Frontiera has been previously recognized for her contributions and service to the profession and the University with a number of awards. These include the Sara Evans Leadership Award (2024), Time-Resolved Vibrational Spectroscopy Young Investigator Award (2023), being named a Blavatnik National Award for Young Scientists, Finalist (2022), the American Physical Society Future of Chemical Physics Lectureship Award (2021), the Camille Dreyfus Teacher-Scholar Award (2019), the Guillermo E. Borja Career Development Award (2019), the Journal of Physical Chemistry C Lectureship (2018), the James L. Kinsey Memorial Lectureship, Rice University (2018), the DOE Early Career Award (2017), the Chemical & Engineering News Talented 12 (2017), the 3M Non-Tenured Faculty Award (2017), the McKnight Land-Grant Professorship (2017 - 2019), the NIH Maximizing Investigators Research Award (2016), and the NSF CAREER Award (2016).

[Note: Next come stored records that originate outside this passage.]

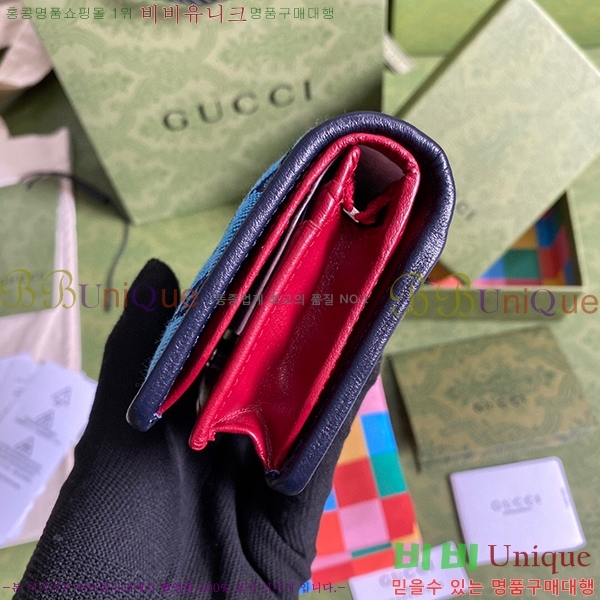 #���� ��Ƽ�÷� ī�����̽� 466492-41-1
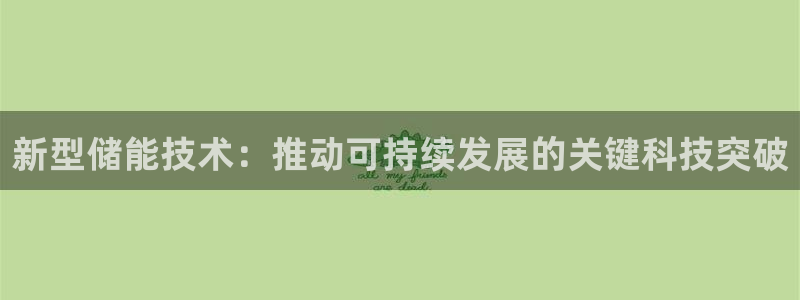 凯时kb88官方
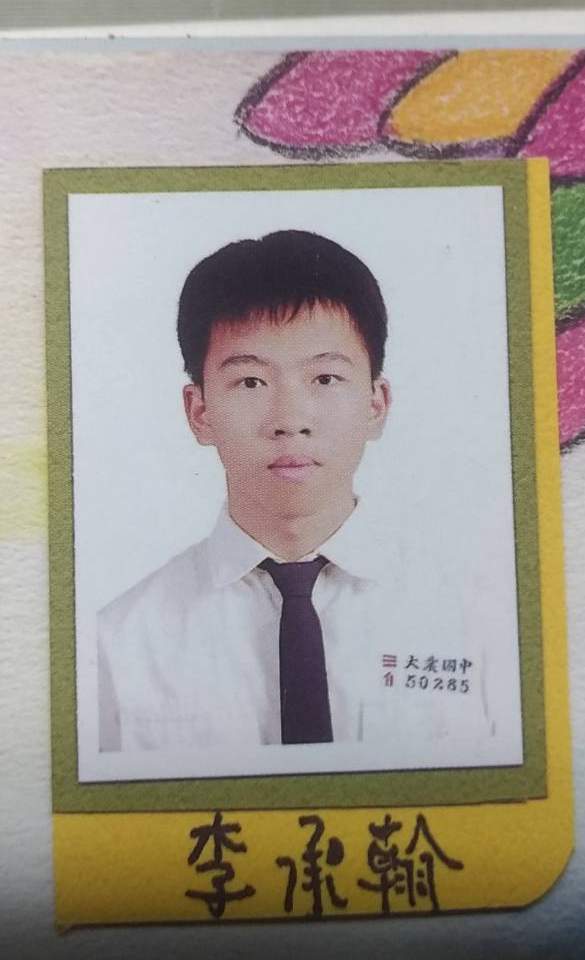 李承翰就讀嘉義市大業國中時的清純模樣。 圖：讀者/提供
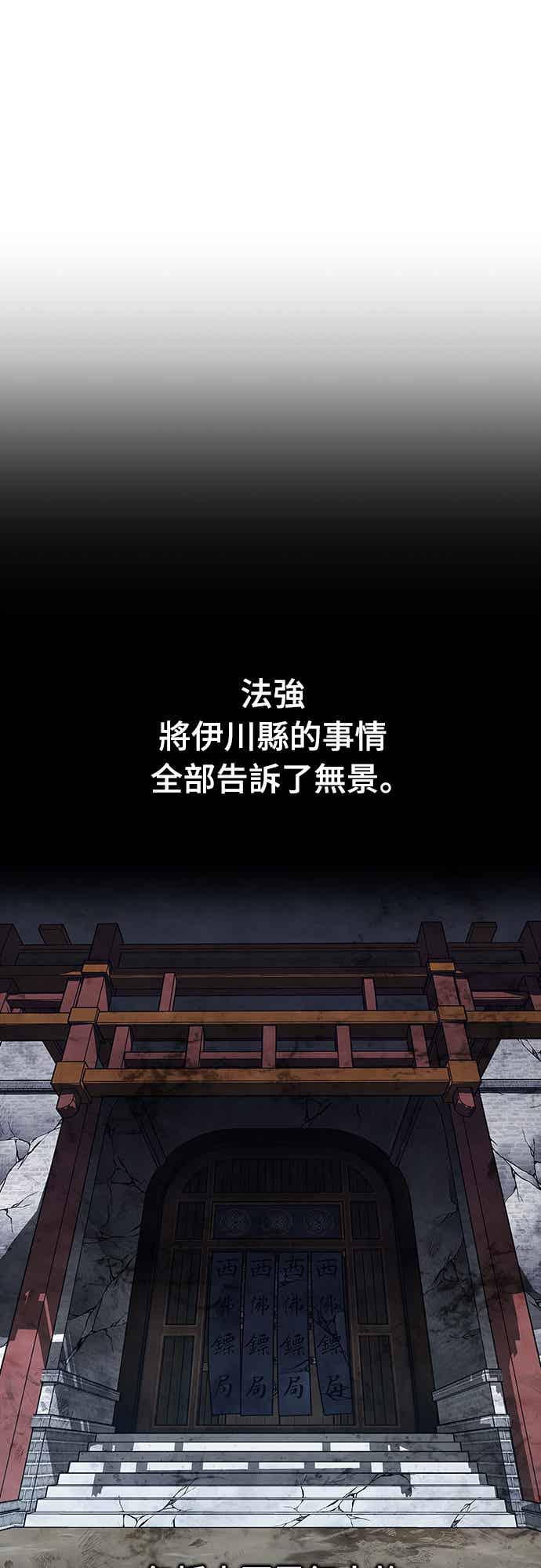《少林天才健身课》第16话 连气氛都察觉不出来吗_ 第3页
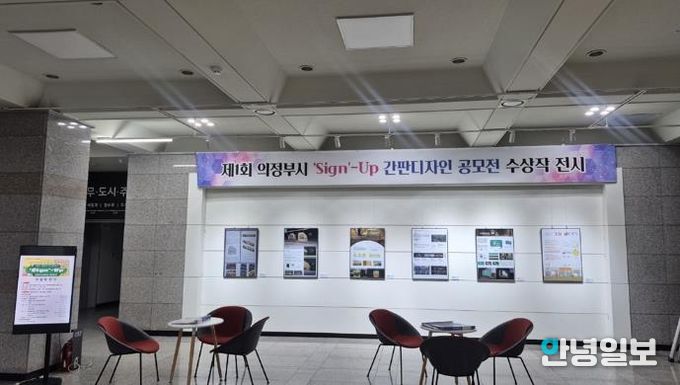 의정부시, 제1회 간판디자인공모전 우수작 전시 개최
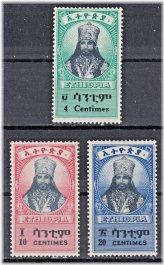 Imperial Legacy Stamp Set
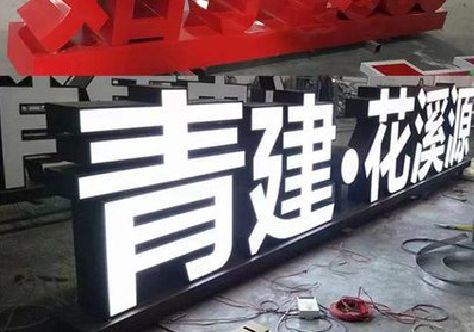 沐阳打造更有特色的发光字招牌。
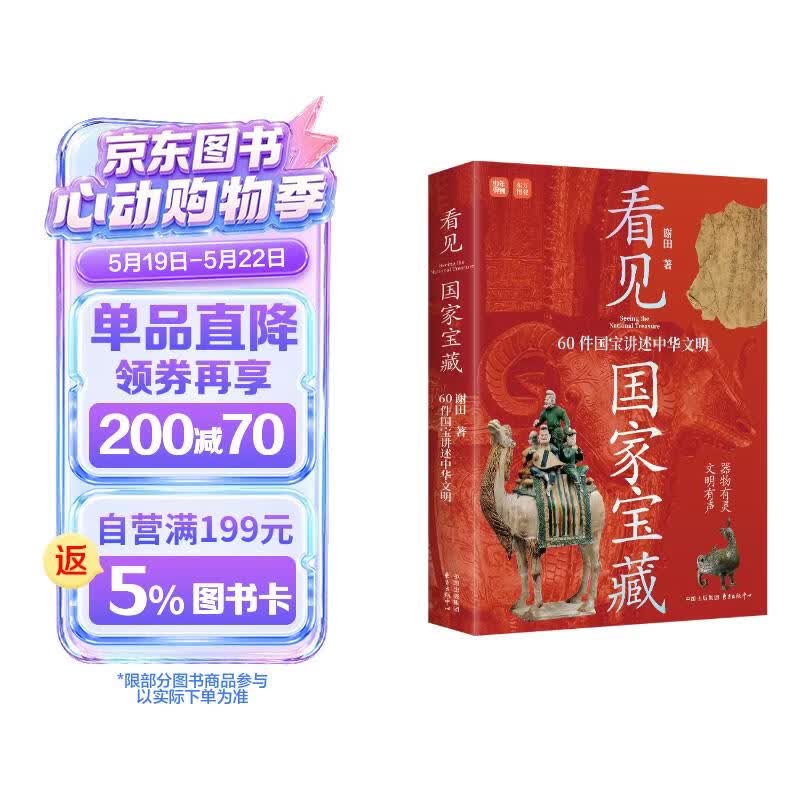 亲签版 看见国家宝藏：60件国宝讲述中华文明 感悟华夏文明的每一个巅峰时刻；精致装帧，典藏设计，兼具收藏与馈赠价值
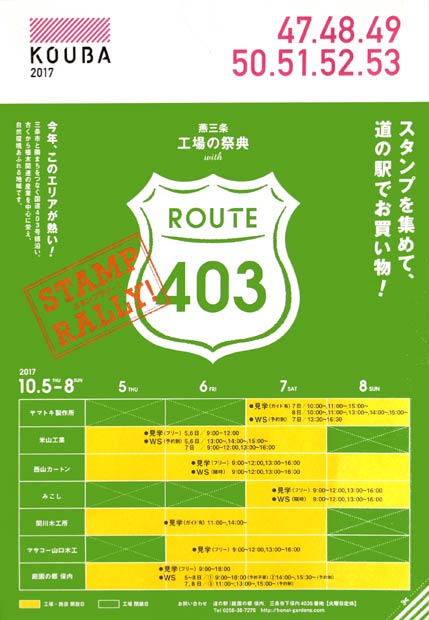 スタンプラリーのちらし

The newly created W. Ronald Gentry Chair of Physical Chemistry was established to recruit, support, and retain a world-recognized leader in some area of physical chemistry research who has excellent prospects for continued productivity in physical chemistry. Frontiera was nominated for the award by Chemistry faculty in recognition of her significant contributions to the field of physical chemistry and the chemistry community at large. In nominating Frontiera for the award, Prof. David Blank wrote:

"Renee is a world-recognized leader in the area of time- and spatially resolved ultrafast spectroscopy as applied to a wide range of very important scientific questions. It is clear from my personal conversations with colleagues across the country and around the world that Renee is at the top of every list when it comes to inviting the leader in her discipline. There is no doubt that Renee has demonstrated excellent prospects for continued productivity in her field of research; whenever I talk with Renee about research, she is always looking to the future, thinking about where the field will move next, and often being the one to set a new path for our discipline."

Professor Emeritus W. Ronald Gentry was an active Chemistry faculty member from 1970 - 2005, and served as Department Head from 1989 to 1999. As a leading molecular beam experimentalist, he has been widely recognized for his invention of powerful and complex instrumentation to develop a variety of new types of experiments. Gentry’s novel designs included merged beam and pulsed beam techniques that revolutionized molecular beam research, and his pioneering studies of quantum-state resolved energy transfer and chemical reaction dynamics in single molecular collisions made a profound impact on the field. Furthermore, Gentry’s discovery and characterization of the extremely weakly-bound dihelium molecule, with an internuclear distance of over 50 Å, remains a landmark achievement in chemical physics. Over the course of his career, Gentry’s research produced 95 publications and numerous scientific collaborations.

Prof. Gentry writes “I am delighted with Renee’s selection for this honor and hope it will help her achieve even more great things in the future.”